Histologic grade is a composite of multiple tumor characteristics, including mitotic count, nuclear pleomorphism, and degree of tubule or gland formation, therefore susceptibility variants associated with tumor grade could affect multiple biological pathways [38]. Evidence from comparisons of tumor morphology and genomic and molecular alterations suggest that tumor grade is likely a ‘stable’ tumor feature and does not progress from low- to high-grade [39,40,41,42], thus the variants associated with grade are likely not associated with grade progression. Among the 12 variants identified with evidence of heterogeneity by grade only, rs17426269, rs11820646, and rs11571833 were most strongly associated with risk of grade 3 disease. rs11571833 lies in the BRCA2 coding region and produces a truncated form of the protein[43] and has been shown to be associated with both risk of TN disease and risk of serous ovarian tumors, both of which tend to be high-grade[44]. To our knowledge, rs17426269 and rs11820646 have not been investigated in relation to grade heterogeneity. The remaining nine variants were all more strongly associated with grade 1 or grade 2 disease. Six of these variants were previously reported to be associated primarily with ER-positive disease[6, 36, 45, 46], highlighting the importance of accounting for multiple tumor characteristics to better illuminate heterogeneity sources.

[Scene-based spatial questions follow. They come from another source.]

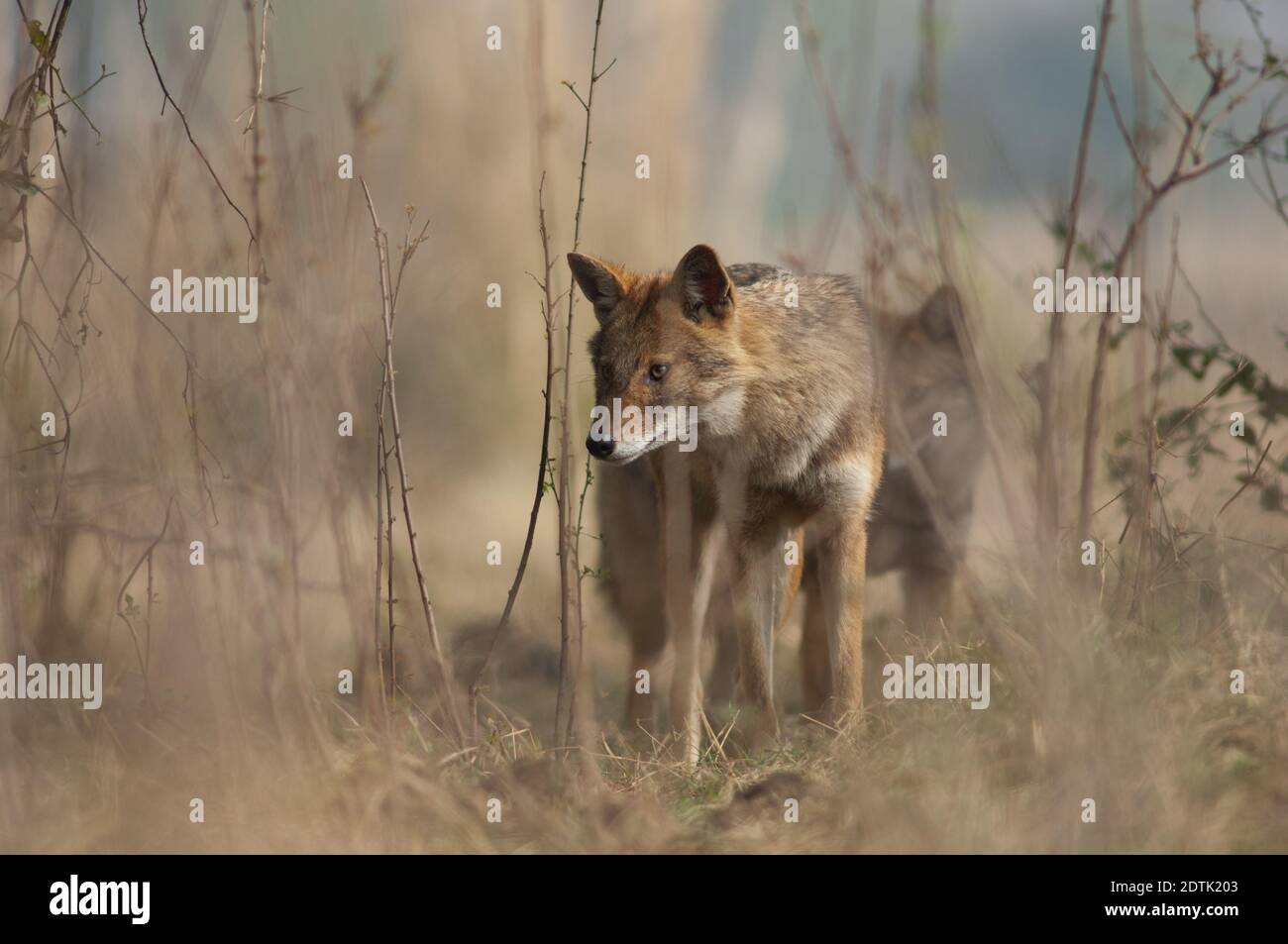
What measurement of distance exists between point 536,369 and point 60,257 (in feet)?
17.7

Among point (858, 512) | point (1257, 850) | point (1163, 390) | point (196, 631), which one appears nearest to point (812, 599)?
point (858, 512)

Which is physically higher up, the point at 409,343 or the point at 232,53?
the point at 232,53

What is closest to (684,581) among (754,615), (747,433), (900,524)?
(754,615)

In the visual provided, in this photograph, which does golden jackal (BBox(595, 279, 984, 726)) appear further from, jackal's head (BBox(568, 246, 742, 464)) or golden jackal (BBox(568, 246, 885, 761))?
jackal's head (BBox(568, 246, 742, 464))

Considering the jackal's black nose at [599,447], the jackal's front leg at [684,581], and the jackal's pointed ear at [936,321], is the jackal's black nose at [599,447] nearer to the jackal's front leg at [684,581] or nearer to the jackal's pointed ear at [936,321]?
the jackal's front leg at [684,581]

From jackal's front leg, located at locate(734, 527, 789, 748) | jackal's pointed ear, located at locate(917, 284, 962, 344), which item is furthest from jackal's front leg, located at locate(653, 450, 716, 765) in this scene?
jackal's pointed ear, located at locate(917, 284, 962, 344)

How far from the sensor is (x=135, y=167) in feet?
19.2

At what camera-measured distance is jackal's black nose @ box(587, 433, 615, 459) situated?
5316 mm

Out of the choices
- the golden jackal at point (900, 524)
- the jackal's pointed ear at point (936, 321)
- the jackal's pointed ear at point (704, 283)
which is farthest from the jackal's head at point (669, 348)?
the jackal's pointed ear at point (936, 321)

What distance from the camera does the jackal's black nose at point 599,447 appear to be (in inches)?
209

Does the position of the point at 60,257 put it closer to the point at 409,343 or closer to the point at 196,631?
the point at 196,631

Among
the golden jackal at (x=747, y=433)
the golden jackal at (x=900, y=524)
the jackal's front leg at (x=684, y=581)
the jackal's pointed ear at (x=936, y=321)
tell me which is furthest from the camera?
the golden jackal at (x=900, y=524)

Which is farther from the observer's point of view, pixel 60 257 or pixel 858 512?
pixel 858 512

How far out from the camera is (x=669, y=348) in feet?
19.2
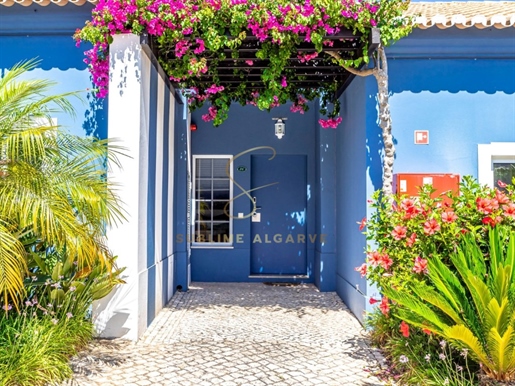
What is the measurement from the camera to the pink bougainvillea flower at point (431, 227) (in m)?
4.11

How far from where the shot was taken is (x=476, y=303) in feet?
11.7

We identified 18 variants with evidence of global heterogeneity (FDR < 5%), but no significant (marker-specific p < 0.05) associations with any of the individual tumor characteristic(s). This is likely explained by the fact that the test for association with specific tumor markers using fixed-effects models is less powerful than mixed-effects models used to test the primary hypothesis of global heterogeneity by any tumor marker[14].

To help describe and visualize the strength of the evidence for common heterogeneity patterns, we performed clustered analyses of z-values for tumor marker-specific heterogeneity tests and case–control associations with risk of intrinsic-like subtypes. Because they are based on z-values, these clusters reflect differences in sample size and statistical power to detect associations between variants and specific tumor subtypes. Thus, clusters should not be interpreted as strictly defined categories.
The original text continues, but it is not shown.